● **STATED PROBLEM**
Copy the data below word for word, leaving out the pictures.
----- SOURCE MATERIAL -----
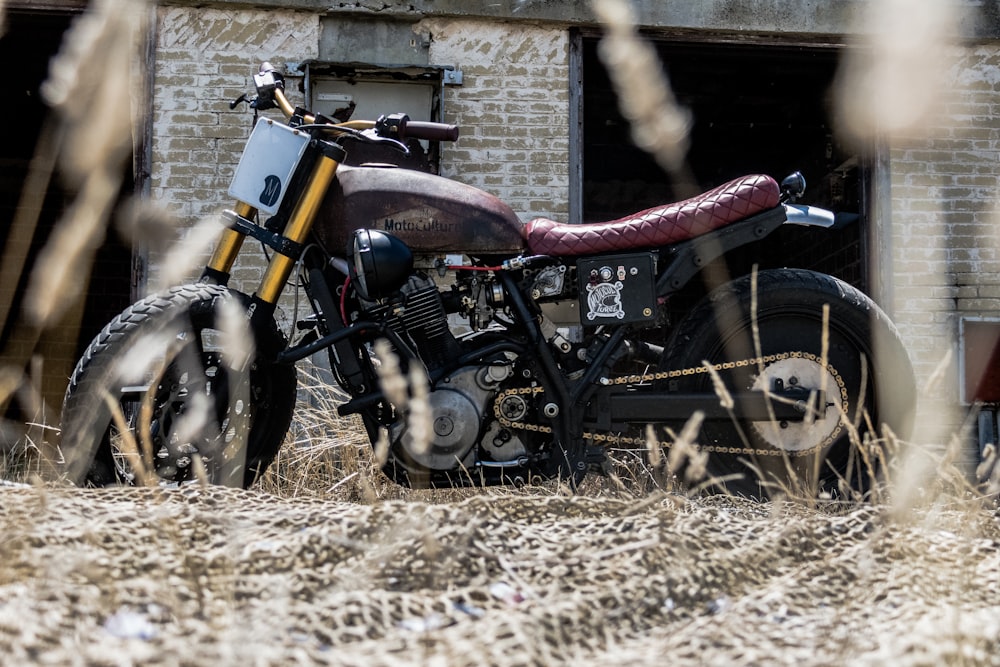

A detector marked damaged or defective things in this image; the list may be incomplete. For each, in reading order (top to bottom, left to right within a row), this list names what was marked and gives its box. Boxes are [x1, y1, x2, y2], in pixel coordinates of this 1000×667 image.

rusted fuel tank [316, 166, 528, 258]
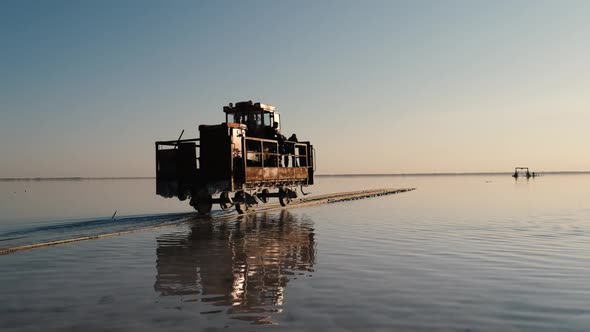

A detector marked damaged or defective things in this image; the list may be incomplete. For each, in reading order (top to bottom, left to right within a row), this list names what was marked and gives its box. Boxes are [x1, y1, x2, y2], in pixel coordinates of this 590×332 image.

old rusty train [156, 101, 314, 214]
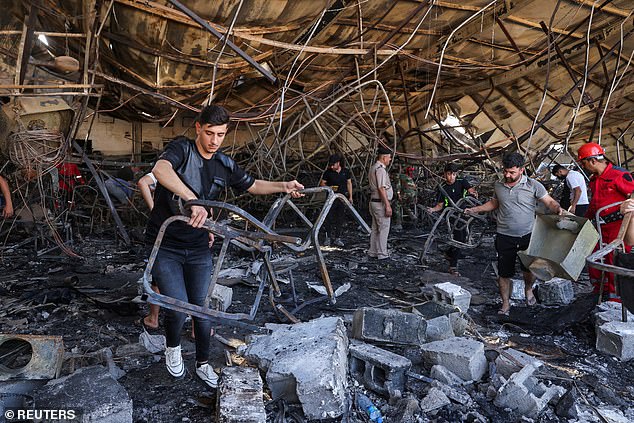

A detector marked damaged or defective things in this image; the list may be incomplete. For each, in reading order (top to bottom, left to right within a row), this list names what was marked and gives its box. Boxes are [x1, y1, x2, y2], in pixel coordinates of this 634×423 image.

burned chair frame [141, 187, 368, 330]
broken concrete slab [430, 284, 470, 314]
broken concrete slab [536, 278, 576, 304]
broken concrete slab [33, 366, 132, 422]
broken concrete slab [216, 366, 266, 422]
broken concrete slab [244, 318, 348, 420]
broken concrete slab [346, 342, 410, 398]
broken concrete slab [350, 308, 424, 348]
broken concrete slab [420, 390, 450, 412]
broken concrete slab [428, 366, 462, 390]
broken concrete slab [420, 340, 484, 382]
broken concrete slab [494, 348, 544, 380]
broken concrete slab [494, 364, 564, 420]
broken concrete slab [596, 322, 628, 362]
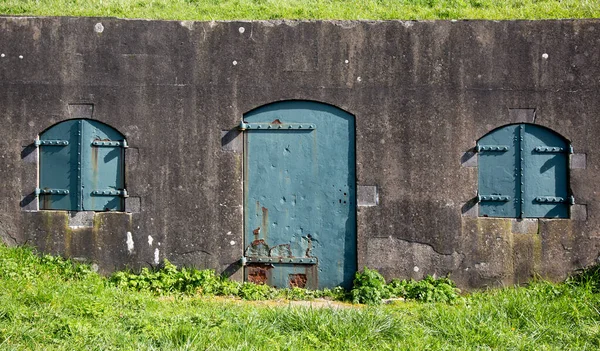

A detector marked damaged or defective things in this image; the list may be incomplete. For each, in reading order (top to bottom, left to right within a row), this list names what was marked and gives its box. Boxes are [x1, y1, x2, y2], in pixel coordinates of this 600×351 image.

rust stain [246, 266, 270, 286]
-----
● **FULL SOLUTION**
A detector marked damaged or defective things in this image; the list may be incomplete. For each, in reading order (top to bottom, left to right within a row), this list names what was marked and gives its box. Boxes are [x1, y1, x2, y2], in pixel coordinates of this 1000×667 image.

rusted fuel tank [316, 166, 528, 258]

A detector marked damaged or defective things in this image; the list may be incomplete. For each, in reading order (top to bottom, left to right within a row), this list names what was marked and gives its box. Boxes are [x1, y1, x2, y2], in pixel coordinates of this 590×332 image.

old rusty train [156, 101, 314, 214]

A detector marked damaged or defective things in this image; the list may be incomplete. For each, in reading order (top to bottom, left to right within a row), this list names what was marked and gives its box. Boxes are [x1, y1, x2, y2], in pixel coordinates of this 634×423 image.

burned chair frame [141, 187, 368, 330]
broken concrete slab [430, 284, 470, 314]
broken concrete slab [536, 278, 576, 304]
broken concrete slab [33, 366, 132, 422]
broken concrete slab [216, 366, 266, 422]
broken concrete slab [244, 318, 348, 420]
broken concrete slab [346, 342, 410, 398]
broken concrete slab [350, 308, 424, 348]
broken concrete slab [420, 390, 450, 412]
broken concrete slab [428, 366, 462, 390]
broken concrete slab [420, 340, 484, 382]
broken concrete slab [494, 348, 544, 380]
broken concrete slab [494, 364, 564, 420]
broken concrete slab [596, 322, 628, 362]

A detector marked damaged or defective things in this image; the list may be incomplete. For each, in reading order (top to bottom, left to right within a row), this list names what was marked and gives its box. Boxes are [x1, y1, x2, y2], in pixel coordinates of this 600×351 image.

rust stain [246, 266, 270, 286]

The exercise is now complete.